:: WHAT YOU HAVE TO DO ::
What lines in the entries below contain the word "States"? Copy all of them.

:: THE DATA ::
..............................
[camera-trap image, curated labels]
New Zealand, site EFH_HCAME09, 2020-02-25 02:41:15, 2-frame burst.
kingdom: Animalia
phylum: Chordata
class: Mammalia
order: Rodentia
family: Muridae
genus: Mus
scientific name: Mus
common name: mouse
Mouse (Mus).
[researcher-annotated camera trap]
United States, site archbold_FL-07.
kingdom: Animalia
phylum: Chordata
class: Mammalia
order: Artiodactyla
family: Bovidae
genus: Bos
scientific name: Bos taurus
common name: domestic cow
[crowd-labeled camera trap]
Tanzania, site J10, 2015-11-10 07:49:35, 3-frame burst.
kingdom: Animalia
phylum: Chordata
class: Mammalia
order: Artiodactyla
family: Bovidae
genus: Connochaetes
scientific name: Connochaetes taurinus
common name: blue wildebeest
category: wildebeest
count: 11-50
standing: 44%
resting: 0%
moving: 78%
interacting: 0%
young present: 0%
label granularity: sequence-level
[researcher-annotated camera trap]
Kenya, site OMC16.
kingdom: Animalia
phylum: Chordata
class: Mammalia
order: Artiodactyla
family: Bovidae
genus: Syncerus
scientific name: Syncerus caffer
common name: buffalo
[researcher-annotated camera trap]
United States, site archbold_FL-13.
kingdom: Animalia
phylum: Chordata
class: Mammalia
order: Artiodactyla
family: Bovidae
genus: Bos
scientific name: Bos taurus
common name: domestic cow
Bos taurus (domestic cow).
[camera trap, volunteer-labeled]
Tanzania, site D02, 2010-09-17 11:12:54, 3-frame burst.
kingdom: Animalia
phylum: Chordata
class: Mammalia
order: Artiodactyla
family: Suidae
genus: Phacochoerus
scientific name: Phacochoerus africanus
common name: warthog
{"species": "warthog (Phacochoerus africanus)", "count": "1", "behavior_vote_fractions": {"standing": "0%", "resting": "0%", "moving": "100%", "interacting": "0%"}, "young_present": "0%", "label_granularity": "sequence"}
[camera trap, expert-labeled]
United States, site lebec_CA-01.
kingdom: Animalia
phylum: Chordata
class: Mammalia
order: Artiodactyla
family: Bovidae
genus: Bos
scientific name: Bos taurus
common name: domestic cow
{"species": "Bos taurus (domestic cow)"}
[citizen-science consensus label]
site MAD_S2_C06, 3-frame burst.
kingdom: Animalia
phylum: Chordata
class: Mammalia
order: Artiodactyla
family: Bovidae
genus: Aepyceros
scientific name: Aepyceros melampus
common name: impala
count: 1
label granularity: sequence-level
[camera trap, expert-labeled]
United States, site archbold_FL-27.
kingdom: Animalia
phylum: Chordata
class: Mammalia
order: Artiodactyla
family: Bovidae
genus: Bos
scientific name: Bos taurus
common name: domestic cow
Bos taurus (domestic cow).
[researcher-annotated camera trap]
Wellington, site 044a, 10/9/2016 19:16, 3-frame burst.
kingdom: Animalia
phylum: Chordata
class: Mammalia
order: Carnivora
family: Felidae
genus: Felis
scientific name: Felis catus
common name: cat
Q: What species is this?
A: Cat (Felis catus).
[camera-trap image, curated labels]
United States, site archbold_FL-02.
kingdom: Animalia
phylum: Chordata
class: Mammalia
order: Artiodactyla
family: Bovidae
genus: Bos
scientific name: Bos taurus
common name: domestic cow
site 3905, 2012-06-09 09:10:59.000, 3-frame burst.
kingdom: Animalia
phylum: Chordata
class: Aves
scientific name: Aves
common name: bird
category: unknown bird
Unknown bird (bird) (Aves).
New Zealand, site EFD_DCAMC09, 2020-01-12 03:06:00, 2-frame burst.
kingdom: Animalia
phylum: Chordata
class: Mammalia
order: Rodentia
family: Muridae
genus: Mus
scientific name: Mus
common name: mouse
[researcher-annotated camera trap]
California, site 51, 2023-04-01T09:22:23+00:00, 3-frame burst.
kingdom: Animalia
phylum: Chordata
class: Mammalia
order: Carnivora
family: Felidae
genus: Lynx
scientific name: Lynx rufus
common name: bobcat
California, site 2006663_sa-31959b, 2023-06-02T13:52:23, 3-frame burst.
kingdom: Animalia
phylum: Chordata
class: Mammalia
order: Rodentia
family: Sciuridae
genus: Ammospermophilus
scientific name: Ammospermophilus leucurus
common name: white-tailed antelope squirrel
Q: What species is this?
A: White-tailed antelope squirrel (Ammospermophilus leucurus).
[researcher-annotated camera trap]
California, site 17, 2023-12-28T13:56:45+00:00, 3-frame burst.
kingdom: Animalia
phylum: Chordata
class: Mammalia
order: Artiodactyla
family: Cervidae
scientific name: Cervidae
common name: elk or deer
..............................
:: RESULT BELOW ::
United States, site archbold_FL-07.
United States, site archbold_FL-13.
United States, site lebec_CA-01.
United States, site archbold_FL-27.
United States, site archbold_FL-02.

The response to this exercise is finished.